> **Written request 1**
According to the forum post, which older engine is the COD4/5/6/7 engine based on?

Predictions are always a gamble and you cannot really blame anyone. It looks like they screwed up, but only happens so because nobody else gambled lol. Others didn't "fail", but they didn't improve anything either. All other games from 2006-2009 used 3++ year old engines. COD4/5/6/7 engine is 2004 tech really and obviously based on Quake 3 engine, UE3 is little more than UE2 (2.5) on steroids and pretty much every other game engine is a rehash of an older one supporting higher res textures, HDR and little more. What's more, I'd say 90% of newer games are based on either UE2 or Quake3. (based as in "licensed the engine once, created my own reverse engineering it")

It's really sad (for me at least) that I recently played HL2 Cinematic Mod 10 and I never really felt like I was playing a 6 year old game, because it doesn't really look very different (worse) than most of the new games I played recently, with the exception of Crysis and Metro2033. I'm playing Oblivion with some mods now (Quarls TP, OBGE) and it happens the same (yeah lack of proper games forced me into this nostalgia). In 2004/2005 when those games were new, doing that was unbelievable.


----------



## CDdude55 (Nov 25, 2010)

Dataset excerpt:
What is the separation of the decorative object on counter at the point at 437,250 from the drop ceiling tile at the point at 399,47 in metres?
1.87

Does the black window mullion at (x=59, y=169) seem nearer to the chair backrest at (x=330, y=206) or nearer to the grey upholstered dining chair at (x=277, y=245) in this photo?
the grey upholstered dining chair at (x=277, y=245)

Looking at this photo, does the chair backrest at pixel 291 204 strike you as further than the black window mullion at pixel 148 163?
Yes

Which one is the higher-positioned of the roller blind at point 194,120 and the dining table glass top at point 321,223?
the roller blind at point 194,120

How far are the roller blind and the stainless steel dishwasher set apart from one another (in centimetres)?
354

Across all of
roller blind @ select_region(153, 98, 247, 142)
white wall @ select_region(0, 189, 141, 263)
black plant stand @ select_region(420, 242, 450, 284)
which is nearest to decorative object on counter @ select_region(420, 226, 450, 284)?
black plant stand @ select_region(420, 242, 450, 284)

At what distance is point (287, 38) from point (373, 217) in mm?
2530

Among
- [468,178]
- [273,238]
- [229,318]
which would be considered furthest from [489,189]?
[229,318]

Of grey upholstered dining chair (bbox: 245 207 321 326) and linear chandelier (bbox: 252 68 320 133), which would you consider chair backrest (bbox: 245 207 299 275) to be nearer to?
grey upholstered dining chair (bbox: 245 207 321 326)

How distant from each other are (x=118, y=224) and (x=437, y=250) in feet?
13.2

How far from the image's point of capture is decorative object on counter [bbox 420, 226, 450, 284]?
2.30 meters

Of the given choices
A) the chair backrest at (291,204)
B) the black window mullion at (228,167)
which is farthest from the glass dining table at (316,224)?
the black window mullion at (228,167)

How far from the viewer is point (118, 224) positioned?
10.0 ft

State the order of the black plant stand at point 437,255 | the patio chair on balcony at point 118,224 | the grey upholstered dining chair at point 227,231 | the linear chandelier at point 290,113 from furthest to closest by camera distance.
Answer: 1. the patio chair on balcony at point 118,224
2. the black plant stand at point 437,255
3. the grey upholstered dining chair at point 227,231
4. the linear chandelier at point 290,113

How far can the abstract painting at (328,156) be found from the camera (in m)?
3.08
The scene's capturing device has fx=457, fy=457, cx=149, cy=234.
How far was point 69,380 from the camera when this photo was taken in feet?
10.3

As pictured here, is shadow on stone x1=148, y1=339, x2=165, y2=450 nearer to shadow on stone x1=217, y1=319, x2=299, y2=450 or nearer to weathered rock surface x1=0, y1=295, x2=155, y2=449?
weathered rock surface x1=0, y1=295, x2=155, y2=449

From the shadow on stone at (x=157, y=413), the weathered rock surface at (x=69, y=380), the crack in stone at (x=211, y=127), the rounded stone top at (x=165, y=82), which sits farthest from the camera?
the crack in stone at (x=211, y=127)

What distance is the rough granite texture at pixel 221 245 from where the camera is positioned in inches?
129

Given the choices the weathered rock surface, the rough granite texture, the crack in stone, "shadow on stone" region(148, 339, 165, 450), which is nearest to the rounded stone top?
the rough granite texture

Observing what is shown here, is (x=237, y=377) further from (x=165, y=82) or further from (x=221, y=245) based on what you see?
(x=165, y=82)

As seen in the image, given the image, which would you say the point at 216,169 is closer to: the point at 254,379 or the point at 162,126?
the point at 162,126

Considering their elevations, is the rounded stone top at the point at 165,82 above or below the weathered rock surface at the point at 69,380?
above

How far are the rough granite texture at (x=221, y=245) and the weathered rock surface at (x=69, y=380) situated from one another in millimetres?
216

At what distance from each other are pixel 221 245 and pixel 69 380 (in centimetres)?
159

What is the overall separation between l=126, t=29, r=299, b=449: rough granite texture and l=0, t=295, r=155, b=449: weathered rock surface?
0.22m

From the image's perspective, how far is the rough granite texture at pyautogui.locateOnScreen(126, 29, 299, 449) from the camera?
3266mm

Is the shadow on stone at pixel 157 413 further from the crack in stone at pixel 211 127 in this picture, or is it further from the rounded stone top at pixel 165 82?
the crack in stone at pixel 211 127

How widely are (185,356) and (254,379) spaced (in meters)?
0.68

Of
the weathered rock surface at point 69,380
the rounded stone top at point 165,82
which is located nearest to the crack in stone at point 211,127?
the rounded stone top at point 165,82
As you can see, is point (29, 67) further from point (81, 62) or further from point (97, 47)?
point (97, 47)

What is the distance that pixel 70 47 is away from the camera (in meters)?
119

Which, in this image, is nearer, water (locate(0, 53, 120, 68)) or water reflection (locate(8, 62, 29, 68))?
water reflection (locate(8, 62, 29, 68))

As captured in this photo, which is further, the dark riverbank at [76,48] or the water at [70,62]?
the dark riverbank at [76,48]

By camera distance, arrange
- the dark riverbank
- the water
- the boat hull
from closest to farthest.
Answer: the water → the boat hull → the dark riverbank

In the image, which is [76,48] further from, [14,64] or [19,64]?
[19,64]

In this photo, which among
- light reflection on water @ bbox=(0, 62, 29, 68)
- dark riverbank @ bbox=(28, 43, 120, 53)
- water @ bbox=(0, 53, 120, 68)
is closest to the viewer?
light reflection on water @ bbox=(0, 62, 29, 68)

> **Written request 2**
Reproduce the records word for word, from the line that contains "By camera distance, arrange" through the end of the records.

> **Finished answer 1**
The Quake 3 engine.

> **Finished answer 2**
By camera distance, arrange
- the dark riverbank
- the water
- the boat hull
from closest to farthest.
Answer: the water → the boat hull → the dark riverbank

In the image, which is [76,48] further from, [14,64] or [19,64]?
[19,64]

In this photo, which among
- light reflection on water @ bbox=(0, 62, 29, 68)
- dark riverbank @ bbox=(28, 43, 120, 53)
- water @ bbox=(0, 53, 120, 68)
is closest to the viewer?
light reflection on water @ bbox=(0, 62, 29, 68)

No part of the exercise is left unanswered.